In a horror movie, it's very important that the cast understand that they are in a horror movie. At some point in the narrative, they must be made aware that there is some sort of monster/slasher/killer trying to end their lives in a violent fashion. The cast of "All the Boys Love Mandy Lane" are not aware of this fact until the last twenty minutes of the film. Instead we are treated to scenes of Mandy Lane being hit on without mercy. That is the main premise of this movie.  Unrequited love is how Mandy Lane operates. She stares at men and pulls her blond hair behind her ears and the boys go crazy. I only wish the killer would have gone crazy sooner so the boys would have stopped ogling Mandy and the horror movie could have started.

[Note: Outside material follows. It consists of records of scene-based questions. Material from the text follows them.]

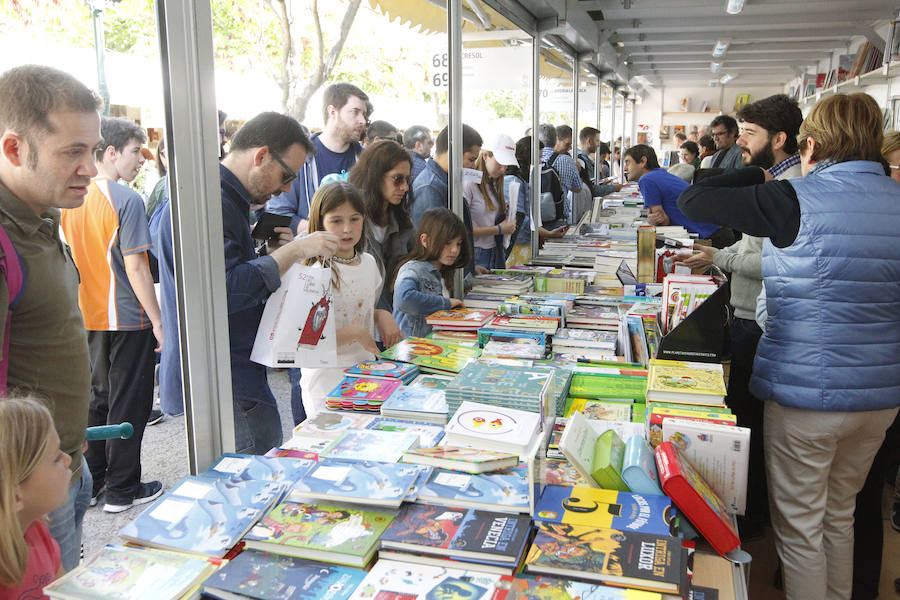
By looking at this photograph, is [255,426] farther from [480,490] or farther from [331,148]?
[331,148]

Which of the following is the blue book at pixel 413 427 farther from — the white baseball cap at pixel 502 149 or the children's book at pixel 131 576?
the white baseball cap at pixel 502 149

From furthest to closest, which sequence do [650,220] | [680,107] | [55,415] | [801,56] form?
[680,107] → [801,56] → [650,220] → [55,415]

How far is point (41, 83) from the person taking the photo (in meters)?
1.25

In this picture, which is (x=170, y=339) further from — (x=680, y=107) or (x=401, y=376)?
(x=680, y=107)

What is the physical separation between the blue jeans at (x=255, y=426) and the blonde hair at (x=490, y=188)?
102 inches

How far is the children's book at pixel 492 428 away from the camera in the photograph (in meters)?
1.53

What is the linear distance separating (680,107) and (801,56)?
8845 mm

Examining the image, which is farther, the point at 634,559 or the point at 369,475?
the point at 369,475

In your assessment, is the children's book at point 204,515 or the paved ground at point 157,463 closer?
the children's book at point 204,515

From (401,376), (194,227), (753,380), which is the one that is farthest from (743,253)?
(194,227)

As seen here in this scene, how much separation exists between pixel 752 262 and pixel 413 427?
4.97 ft

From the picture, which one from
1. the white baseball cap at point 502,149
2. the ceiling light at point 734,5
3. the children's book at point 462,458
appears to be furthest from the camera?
the ceiling light at point 734,5

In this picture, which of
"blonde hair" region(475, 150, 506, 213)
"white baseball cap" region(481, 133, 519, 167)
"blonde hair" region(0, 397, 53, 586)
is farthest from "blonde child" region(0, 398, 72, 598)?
"blonde hair" region(475, 150, 506, 213)

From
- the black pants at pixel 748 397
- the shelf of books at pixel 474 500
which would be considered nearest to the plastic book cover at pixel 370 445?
the shelf of books at pixel 474 500
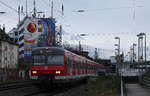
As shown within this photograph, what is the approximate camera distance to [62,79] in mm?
26078

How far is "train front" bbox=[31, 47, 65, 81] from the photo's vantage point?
85.5 ft

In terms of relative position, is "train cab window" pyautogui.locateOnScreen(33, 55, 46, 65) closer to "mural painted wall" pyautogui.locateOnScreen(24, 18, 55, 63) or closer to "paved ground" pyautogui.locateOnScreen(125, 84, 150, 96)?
"paved ground" pyautogui.locateOnScreen(125, 84, 150, 96)

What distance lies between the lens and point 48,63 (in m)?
26.6

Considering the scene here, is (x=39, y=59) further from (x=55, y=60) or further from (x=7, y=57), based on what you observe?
(x=7, y=57)

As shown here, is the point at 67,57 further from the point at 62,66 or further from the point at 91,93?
the point at 91,93

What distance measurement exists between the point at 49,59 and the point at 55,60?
47 cm

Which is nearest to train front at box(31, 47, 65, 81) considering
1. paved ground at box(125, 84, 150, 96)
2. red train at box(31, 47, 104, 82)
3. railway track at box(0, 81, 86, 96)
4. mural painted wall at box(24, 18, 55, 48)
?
red train at box(31, 47, 104, 82)

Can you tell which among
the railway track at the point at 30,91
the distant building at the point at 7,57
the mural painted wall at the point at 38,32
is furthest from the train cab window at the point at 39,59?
the mural painted wall at the point at 38,32

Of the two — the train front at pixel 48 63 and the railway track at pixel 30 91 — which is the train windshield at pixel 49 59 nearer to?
the train front at pixel 48 63

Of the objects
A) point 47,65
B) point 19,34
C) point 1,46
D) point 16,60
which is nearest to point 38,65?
point 47,65

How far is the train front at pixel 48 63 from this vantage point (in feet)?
85.5

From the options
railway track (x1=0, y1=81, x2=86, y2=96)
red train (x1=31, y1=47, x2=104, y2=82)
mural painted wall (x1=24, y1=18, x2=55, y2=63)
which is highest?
mural painted wall (x1=24, y1=18, x2=55, y2=63)

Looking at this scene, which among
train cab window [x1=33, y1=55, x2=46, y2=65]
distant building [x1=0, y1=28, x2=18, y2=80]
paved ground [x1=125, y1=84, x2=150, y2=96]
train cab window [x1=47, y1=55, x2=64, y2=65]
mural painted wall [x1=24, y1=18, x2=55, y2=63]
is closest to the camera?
paved ground [x1=125, y1=84, x2=150, y2=96]

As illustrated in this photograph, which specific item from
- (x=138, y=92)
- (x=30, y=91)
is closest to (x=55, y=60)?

So all the boys seem to love Mandy Lane. But do I love Mandy Lane? As a teen seductress, she doesn't really do much. She just seems to exist and that's enough for the boys. The song "Sister Goldenhair" is sung twice to let us know that the blonde Mandy Lane is simply irresistible. She is a blond virgin and that is enough. I didn't quite fall under her spell but kept hoping that she was going to show us why she was so desirable. Mandy Lane never really proved that she was worthy of such blind admiration which made all of the eventual bloodshed fairly pointless. Why die for Mandy Lane? Why do anything for Mandy Lane? Why watch a movie about Mandy Lane? The film offers no answers.

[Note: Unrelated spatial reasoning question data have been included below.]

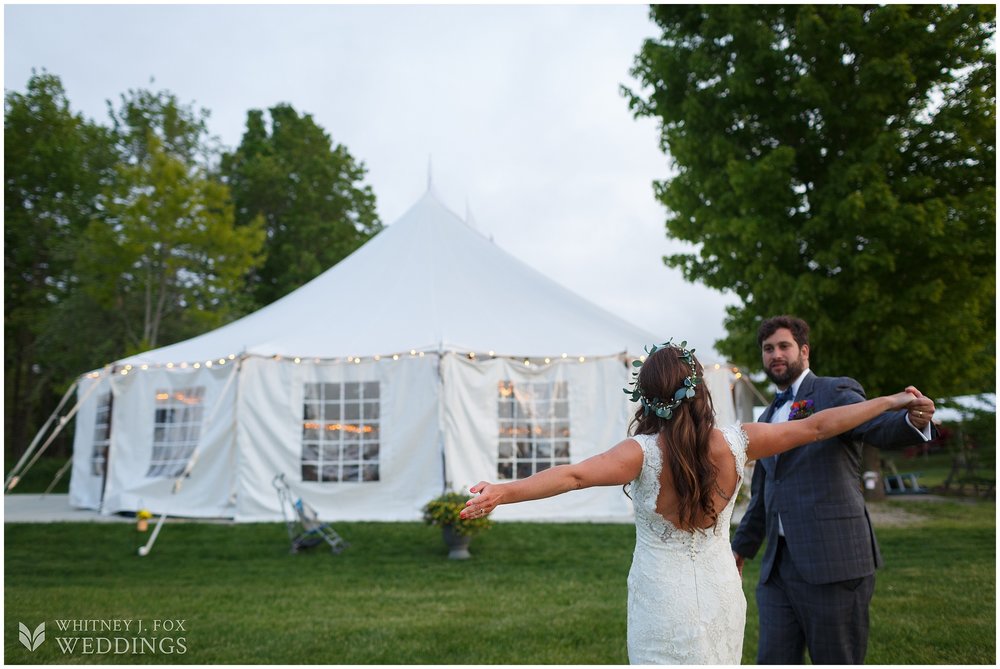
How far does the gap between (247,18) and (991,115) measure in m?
10.4

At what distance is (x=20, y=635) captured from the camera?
4.54 meters

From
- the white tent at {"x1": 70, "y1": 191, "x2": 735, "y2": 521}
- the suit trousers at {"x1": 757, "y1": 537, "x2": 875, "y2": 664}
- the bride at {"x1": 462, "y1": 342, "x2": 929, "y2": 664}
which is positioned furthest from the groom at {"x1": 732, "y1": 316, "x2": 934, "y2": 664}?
the white tent at {"x1": 70, "y1": 191, "x2": 735, "y2": 521}

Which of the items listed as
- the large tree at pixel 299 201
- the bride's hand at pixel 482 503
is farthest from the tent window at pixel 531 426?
the large tree at pixel 299 201

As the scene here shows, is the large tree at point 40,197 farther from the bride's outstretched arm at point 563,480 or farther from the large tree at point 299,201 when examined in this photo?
the bride's outstretched arm at point 563,480

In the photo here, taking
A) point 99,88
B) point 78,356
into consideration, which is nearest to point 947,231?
point 78,356

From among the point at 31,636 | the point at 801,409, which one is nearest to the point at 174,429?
the point at 31,636

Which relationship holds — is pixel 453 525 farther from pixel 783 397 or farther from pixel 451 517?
pixel 783 397

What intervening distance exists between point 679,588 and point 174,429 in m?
9.80

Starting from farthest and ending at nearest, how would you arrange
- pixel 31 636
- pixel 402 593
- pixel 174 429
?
pixel 174 429, pixel 402 593, pixel 31 636

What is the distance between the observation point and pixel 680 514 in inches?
84.7

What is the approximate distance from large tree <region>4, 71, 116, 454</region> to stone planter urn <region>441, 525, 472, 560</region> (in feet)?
57.1

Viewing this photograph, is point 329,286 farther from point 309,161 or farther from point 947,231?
point 309,161

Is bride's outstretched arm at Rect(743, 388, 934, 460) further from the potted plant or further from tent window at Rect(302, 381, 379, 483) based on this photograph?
tent window at Rect(302, 381, 379, 483)

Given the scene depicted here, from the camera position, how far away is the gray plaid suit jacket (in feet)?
8.82
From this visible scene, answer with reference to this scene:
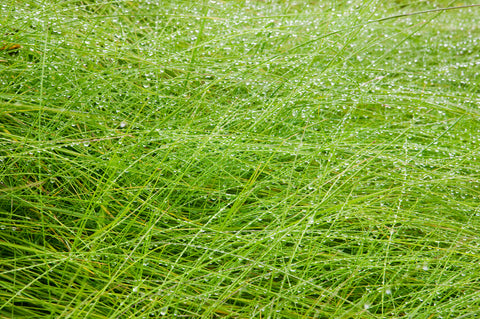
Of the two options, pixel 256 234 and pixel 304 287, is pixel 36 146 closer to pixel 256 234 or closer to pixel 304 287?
pixel 256 234

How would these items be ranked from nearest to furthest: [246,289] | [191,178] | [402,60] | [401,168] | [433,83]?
[246,289], [191,178], [401,168], [433,83], [402,60]

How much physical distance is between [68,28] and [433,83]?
178 centimetres

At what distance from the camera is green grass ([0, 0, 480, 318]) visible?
1.06 meters

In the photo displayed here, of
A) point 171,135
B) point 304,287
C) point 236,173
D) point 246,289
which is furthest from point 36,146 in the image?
point 304,287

Eventually the producers of this film remembered that they were supposed to deliver a horror movie and let loose a little blood and guts in the last fifteen minutes of the movie. But by then it was too late to save Mandy Lane from being another slasher misfire. If Mandy Lane could have been the object of teen lust that I was hoping she was going to be, I may have forgiven the movie for delaying the start of the horror movie. But Mandy Lane shows no love for horror fans until the bitter end. I wanted to love you Mandy, but you rejected me like all the others. What does it take to make you happy? Oh Mandy,  you came and you gave without taking. And I sent you away, Oh Mandy!



















SCORE: 2.5 out of 4 Mandy Lanes


Oh Mandy. You came and you didn't kiss the girl in the bathroom scene. And I sent you away! Oh Mandy!